**RECORDS PROVIDED:**

+--

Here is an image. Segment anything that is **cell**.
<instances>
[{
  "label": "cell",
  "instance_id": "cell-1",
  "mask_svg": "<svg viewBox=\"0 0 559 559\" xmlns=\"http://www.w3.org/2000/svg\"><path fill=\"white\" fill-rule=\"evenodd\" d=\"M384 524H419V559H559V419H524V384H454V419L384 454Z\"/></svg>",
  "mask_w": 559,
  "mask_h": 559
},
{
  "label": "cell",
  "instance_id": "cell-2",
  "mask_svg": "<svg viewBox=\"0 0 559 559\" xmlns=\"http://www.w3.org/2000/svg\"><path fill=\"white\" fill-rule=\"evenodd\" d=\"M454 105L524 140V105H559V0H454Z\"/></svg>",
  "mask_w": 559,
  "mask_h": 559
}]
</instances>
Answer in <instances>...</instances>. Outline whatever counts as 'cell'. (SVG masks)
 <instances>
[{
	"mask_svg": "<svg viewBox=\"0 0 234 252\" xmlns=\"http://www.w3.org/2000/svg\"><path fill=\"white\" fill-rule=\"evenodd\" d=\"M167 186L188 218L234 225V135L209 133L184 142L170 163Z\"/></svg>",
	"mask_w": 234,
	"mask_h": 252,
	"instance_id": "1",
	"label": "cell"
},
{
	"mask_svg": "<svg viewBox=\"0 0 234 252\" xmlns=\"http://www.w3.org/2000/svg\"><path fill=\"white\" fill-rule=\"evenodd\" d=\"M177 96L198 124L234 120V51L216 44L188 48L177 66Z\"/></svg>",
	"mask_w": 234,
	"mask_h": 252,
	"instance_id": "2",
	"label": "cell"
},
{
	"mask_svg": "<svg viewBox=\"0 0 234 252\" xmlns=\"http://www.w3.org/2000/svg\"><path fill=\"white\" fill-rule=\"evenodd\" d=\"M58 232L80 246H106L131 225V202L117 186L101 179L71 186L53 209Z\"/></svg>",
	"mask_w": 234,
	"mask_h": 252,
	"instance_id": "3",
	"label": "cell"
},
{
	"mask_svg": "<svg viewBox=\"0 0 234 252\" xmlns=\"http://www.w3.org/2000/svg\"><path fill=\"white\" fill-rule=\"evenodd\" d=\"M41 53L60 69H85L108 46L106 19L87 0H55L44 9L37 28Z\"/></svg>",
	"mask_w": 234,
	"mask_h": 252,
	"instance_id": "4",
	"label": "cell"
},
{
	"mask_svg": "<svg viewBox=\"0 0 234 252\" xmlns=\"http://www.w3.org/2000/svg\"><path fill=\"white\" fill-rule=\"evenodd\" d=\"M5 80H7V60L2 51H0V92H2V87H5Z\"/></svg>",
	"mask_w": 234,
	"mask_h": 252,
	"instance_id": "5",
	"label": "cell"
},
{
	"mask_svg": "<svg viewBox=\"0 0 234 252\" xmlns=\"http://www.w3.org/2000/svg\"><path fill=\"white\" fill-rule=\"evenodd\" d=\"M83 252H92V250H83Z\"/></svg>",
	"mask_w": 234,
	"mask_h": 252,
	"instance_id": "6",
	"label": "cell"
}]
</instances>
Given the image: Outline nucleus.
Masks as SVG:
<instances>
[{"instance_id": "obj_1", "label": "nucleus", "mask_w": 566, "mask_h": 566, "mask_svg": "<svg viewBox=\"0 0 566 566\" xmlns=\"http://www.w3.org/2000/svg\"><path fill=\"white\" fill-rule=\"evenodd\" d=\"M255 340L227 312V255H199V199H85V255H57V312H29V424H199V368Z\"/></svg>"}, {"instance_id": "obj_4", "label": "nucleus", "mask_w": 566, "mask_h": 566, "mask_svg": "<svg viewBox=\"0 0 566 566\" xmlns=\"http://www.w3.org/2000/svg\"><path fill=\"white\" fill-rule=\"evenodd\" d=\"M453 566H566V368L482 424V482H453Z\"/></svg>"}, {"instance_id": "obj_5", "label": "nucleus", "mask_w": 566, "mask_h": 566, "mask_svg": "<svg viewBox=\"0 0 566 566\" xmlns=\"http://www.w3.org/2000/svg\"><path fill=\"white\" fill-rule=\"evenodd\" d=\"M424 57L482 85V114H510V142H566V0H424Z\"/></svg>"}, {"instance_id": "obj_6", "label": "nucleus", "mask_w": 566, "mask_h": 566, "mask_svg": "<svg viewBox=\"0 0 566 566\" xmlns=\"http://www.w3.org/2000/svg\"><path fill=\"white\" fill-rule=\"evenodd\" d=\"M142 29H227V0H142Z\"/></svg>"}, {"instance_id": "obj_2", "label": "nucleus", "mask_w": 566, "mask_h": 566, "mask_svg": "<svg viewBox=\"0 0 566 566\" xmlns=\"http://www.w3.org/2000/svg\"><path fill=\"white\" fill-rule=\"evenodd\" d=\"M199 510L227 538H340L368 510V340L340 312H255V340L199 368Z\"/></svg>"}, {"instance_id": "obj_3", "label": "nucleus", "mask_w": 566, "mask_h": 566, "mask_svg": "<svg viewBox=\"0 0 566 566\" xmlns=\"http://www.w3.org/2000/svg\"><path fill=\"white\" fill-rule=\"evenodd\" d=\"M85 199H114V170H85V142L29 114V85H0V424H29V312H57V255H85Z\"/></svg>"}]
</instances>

+--

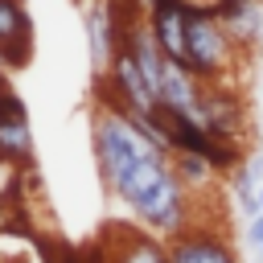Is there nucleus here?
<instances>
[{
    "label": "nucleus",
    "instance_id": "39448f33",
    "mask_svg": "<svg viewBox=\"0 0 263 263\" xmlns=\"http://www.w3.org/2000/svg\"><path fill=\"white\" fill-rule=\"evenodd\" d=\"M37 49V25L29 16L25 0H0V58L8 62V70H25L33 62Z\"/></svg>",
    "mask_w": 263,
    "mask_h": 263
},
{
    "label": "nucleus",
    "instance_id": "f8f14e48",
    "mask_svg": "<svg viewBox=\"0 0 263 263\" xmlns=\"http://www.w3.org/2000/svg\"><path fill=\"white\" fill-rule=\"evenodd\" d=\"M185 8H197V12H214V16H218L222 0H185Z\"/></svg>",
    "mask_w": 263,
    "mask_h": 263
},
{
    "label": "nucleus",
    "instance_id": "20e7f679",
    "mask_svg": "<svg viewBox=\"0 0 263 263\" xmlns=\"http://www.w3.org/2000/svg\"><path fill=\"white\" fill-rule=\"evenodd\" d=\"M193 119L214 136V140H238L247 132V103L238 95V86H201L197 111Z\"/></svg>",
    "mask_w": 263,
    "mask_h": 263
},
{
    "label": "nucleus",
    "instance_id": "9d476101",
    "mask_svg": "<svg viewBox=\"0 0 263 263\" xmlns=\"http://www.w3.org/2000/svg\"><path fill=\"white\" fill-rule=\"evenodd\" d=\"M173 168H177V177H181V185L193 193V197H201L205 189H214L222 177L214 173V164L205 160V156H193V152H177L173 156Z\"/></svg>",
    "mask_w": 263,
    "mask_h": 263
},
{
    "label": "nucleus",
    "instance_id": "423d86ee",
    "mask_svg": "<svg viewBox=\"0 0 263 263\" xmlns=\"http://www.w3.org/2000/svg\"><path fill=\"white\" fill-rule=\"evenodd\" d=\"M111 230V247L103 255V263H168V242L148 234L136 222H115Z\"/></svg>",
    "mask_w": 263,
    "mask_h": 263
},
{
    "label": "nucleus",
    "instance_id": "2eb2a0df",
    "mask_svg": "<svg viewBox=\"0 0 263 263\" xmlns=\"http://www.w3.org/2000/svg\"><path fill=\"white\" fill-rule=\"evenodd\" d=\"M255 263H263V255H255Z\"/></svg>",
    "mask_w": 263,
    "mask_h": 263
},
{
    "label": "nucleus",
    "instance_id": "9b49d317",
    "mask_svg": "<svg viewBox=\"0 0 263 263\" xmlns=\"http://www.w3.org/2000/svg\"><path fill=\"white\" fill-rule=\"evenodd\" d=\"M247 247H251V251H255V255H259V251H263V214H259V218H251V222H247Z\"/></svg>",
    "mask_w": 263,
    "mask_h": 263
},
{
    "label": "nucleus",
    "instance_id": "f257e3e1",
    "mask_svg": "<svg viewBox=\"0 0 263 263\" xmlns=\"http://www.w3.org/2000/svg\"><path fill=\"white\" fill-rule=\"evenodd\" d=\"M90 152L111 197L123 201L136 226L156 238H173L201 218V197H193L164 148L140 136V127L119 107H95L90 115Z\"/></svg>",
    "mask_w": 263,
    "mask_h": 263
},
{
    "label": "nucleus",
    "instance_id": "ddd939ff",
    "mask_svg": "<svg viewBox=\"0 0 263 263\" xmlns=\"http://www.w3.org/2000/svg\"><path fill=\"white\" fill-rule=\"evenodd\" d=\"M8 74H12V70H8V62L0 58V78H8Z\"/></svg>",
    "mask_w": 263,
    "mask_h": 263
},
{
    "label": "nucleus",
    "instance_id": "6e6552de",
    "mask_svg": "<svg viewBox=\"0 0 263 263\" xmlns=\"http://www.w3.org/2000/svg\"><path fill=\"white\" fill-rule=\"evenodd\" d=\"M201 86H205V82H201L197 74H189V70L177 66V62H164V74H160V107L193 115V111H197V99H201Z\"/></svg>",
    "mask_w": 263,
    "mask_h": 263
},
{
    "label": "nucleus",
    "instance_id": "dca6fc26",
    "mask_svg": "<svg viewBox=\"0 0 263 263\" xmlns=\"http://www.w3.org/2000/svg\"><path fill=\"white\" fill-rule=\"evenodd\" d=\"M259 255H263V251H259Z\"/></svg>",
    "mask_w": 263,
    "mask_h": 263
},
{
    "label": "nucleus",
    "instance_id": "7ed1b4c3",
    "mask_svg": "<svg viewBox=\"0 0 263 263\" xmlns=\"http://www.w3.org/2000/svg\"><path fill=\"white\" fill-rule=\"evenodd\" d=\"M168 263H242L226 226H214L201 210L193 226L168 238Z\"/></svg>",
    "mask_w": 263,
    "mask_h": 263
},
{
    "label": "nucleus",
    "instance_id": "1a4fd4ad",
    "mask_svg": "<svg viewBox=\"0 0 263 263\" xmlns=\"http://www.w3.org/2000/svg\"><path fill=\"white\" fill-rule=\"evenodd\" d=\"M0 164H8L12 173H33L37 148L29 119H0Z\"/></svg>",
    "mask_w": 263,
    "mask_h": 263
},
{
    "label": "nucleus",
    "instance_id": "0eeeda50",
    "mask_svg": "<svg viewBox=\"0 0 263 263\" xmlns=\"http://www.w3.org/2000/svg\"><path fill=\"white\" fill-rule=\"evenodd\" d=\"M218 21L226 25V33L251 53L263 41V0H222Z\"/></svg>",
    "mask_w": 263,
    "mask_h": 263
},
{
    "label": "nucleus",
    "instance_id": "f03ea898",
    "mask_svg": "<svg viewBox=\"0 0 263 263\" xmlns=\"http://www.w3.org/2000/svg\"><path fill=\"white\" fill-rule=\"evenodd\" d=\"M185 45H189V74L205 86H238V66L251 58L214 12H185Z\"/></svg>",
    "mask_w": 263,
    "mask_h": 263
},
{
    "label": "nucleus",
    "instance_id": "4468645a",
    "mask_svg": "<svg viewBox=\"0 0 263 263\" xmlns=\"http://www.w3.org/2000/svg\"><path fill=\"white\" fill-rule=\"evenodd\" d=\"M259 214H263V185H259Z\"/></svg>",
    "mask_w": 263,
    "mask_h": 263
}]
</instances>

+--

**PROBLEM TO SOLVE:** Return every line of the material above that contains the string "image". Matching is case-sensitive.

**THE SOLUTION:**
Here is an image. Segment anything that is **cell**.
Given the image: Outline nucleus.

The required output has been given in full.